In 12 of years of chasing violent weather, 30-year-old Reed Timmer, star of the Discovery Channel’s Storm Chasers, has witnessed more than 250 tornadoes and managed to “intercept” (get inside) half a dozen while protected by the Dominator, a tank-like vehicle that can handle 200-mile-per-hour winds. In October, Timmer, who will finish his Ph.D. in meteorology at the University of Oklahoma this fall, releases his book Into the Storm (Dutton,$27), co-written with ϳԹ contributing editor Andrew Tilin, which describes Timmer’s lifelong fascination with extreme weather, life on the road, and how he turned tornado videos into a career.
OUTSIDE: What’s it really like inside a tornado?
TIMMER: It’s just pure chaos—objects are flying by at 200 miles per hour, trees are getting ripped up next to you, your ears are popping, and you can’t see anything.
But storm chasing isn’t always that exciting, is it?
In 2006, we drove 35,000 miles and didn’t see a single tornado. That was rock bottom.
Do you help build the technologies you test, like the Dominator?
There’s no way I could build any of that stuff. I just focus on the storm and hit the gas pedal.
Is chasing as competitive as it’s portrayed?
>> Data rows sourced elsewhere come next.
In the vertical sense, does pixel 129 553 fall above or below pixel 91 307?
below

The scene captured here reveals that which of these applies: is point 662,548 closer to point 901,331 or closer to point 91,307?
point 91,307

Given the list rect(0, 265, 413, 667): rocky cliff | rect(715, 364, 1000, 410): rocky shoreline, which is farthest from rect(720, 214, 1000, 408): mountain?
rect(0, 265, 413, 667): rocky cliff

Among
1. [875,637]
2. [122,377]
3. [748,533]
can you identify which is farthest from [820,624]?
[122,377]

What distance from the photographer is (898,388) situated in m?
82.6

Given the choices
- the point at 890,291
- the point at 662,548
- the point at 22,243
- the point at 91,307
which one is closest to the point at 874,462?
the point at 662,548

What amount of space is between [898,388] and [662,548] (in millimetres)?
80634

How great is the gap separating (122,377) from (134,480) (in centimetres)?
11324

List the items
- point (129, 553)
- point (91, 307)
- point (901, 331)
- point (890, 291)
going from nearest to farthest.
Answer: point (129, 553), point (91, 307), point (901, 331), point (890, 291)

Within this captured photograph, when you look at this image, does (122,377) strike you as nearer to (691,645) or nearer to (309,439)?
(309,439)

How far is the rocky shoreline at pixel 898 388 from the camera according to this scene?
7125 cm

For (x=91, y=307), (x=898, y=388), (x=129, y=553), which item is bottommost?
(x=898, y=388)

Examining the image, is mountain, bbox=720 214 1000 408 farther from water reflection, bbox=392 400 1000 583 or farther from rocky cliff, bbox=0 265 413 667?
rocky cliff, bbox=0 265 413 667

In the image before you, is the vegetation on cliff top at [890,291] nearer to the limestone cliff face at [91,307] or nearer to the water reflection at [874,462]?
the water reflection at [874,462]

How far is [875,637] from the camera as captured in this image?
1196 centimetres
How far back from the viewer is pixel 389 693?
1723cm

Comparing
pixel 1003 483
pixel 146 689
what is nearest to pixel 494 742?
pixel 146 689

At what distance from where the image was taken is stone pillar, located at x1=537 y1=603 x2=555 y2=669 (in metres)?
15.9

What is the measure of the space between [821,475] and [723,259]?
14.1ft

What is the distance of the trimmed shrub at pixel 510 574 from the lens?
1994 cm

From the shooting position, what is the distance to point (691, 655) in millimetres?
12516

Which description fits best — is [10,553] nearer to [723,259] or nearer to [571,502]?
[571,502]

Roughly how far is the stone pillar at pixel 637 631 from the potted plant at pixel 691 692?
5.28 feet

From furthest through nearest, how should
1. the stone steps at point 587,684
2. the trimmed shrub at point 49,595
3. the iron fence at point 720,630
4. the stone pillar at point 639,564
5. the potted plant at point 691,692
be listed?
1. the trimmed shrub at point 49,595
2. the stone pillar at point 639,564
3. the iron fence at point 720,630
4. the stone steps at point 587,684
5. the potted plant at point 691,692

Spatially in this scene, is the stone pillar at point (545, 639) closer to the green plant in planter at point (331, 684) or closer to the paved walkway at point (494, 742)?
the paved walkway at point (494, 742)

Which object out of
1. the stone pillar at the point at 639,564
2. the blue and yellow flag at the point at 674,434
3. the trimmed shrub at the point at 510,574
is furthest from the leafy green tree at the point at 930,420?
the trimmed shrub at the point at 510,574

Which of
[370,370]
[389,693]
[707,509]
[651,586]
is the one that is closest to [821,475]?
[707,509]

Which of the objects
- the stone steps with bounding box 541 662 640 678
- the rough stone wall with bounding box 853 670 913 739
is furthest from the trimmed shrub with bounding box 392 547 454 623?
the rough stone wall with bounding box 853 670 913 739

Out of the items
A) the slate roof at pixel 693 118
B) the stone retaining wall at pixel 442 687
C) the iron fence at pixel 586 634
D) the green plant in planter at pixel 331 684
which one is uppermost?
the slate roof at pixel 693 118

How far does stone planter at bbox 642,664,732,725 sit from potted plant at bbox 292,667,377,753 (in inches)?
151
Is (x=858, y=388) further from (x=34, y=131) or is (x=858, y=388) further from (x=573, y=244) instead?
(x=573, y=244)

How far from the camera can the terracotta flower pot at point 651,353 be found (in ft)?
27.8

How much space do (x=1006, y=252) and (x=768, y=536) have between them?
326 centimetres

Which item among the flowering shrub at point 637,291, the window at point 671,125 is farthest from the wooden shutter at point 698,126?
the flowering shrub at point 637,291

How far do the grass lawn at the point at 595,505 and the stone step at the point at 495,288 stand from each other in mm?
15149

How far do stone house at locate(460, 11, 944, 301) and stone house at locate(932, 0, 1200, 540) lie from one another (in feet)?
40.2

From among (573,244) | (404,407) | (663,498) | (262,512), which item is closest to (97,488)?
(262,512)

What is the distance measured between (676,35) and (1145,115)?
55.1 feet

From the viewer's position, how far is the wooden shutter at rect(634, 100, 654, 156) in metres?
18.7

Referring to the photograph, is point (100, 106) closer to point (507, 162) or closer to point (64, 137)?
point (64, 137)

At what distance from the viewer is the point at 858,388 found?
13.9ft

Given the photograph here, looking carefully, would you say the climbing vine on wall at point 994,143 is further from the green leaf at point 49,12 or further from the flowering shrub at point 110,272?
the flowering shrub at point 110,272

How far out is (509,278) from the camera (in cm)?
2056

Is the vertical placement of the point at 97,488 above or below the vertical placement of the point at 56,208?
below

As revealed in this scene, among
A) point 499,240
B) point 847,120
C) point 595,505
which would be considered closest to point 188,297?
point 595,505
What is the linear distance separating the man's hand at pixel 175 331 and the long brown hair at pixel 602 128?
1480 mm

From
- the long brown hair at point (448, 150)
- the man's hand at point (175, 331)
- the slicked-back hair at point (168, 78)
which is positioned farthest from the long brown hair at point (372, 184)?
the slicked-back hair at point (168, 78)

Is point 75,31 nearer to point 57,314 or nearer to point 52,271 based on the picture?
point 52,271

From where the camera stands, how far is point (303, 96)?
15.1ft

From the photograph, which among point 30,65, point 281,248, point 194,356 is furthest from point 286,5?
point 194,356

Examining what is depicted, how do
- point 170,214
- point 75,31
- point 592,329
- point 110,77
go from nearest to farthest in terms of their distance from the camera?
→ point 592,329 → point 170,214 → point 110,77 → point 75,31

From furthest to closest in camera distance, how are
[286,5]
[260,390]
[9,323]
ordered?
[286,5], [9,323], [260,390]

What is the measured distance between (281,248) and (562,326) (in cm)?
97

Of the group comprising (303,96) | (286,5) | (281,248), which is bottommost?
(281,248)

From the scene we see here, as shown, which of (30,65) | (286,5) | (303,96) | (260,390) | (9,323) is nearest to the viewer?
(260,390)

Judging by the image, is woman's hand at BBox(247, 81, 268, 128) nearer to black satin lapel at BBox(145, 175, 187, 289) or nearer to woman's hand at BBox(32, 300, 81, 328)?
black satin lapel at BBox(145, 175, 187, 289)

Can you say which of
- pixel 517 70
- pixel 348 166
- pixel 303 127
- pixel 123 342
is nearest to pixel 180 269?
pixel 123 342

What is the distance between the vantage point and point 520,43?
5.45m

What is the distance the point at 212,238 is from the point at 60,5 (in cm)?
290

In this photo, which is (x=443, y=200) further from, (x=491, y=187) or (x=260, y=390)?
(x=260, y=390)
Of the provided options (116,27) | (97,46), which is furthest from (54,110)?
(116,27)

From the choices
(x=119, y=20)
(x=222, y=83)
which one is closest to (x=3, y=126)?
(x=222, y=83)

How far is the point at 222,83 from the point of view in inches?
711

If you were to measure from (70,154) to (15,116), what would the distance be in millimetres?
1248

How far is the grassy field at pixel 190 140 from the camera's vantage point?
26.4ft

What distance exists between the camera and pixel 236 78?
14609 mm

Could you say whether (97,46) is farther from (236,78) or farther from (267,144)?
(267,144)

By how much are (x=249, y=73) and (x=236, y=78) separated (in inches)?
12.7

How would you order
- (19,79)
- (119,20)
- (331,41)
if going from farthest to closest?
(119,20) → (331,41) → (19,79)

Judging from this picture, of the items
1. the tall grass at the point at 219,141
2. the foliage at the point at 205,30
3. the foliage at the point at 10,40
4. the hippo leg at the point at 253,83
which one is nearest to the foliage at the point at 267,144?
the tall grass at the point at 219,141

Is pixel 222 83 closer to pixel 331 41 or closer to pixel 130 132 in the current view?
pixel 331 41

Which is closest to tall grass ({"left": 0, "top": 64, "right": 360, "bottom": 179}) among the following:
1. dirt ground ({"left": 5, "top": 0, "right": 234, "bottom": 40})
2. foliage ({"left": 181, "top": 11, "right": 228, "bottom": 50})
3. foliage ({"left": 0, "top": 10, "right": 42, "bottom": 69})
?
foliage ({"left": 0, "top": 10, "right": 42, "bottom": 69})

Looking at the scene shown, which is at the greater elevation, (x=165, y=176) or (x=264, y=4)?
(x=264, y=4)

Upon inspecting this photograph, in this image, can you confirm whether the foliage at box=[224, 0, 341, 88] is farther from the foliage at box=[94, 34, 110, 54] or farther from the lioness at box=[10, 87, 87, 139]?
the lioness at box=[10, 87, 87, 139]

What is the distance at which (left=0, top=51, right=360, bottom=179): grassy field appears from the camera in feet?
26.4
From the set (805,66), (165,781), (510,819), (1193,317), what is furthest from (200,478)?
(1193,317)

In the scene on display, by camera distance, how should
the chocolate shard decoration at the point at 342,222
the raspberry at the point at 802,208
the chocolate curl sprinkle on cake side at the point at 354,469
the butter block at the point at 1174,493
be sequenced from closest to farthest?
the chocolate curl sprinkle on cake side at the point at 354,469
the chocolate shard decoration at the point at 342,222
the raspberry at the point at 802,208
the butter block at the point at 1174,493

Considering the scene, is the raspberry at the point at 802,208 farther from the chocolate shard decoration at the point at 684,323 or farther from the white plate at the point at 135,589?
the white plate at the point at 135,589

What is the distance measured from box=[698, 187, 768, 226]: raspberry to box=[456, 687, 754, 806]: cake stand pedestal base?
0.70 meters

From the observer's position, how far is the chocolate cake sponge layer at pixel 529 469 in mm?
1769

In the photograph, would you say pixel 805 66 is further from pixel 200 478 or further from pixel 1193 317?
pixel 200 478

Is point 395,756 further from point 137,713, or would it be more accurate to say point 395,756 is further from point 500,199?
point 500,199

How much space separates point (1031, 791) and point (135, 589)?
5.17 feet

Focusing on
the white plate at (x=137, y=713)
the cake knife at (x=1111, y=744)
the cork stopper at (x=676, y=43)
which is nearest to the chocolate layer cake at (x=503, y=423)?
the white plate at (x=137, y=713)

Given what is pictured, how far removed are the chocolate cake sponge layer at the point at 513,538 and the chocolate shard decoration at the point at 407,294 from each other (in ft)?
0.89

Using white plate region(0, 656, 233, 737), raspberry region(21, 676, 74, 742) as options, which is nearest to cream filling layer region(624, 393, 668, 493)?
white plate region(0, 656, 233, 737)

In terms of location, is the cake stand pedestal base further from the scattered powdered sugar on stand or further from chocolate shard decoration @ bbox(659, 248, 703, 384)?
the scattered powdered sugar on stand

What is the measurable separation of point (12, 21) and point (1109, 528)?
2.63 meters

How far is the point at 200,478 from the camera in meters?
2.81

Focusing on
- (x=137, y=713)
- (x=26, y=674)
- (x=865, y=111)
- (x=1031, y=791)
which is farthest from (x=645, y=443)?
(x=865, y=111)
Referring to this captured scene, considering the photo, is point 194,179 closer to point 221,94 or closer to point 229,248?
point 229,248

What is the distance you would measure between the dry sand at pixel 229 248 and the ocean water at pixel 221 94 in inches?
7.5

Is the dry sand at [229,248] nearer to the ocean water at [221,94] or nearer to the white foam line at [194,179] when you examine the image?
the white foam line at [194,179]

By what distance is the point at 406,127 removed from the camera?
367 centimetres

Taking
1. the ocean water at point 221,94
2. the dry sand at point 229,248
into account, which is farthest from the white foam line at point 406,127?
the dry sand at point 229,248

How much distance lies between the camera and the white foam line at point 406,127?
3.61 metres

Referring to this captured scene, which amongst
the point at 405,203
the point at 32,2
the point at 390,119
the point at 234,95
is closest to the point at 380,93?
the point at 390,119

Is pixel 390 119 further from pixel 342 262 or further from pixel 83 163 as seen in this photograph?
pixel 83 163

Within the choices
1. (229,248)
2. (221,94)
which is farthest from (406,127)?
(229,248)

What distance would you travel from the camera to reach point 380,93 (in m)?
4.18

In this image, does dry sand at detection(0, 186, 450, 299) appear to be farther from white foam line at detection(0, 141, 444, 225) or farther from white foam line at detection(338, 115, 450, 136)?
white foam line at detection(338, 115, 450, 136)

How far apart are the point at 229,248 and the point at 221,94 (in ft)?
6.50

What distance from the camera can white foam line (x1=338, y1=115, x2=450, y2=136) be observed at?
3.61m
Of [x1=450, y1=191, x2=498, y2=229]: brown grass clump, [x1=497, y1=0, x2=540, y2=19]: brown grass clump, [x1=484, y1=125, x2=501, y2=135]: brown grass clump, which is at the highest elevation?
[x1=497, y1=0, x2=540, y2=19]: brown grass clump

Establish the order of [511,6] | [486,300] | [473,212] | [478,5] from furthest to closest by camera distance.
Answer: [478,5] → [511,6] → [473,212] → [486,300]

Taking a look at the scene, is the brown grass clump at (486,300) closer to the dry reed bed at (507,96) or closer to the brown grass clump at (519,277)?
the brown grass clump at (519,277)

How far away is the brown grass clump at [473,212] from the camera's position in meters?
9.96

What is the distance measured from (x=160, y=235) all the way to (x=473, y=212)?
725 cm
Any time you have two people driving into a tornado, it’s going to get competitive. It’s fun. Sean Casey, who’s on Storm Chasers, too, takes it a little far.
Does it ever get ugly?
There are some jackasses out there. One thing that’s disappointing is that science should be about working together toward understanding—a collaborative effort. But I’ve realized that even in science there are egomaniacs.
So chasing is starting to wear on you.
No. I’ll be doing it until I’m 90 years old in a wheelchair. If I had to rob a bank for gas money to storm-chase, I’d probably do it.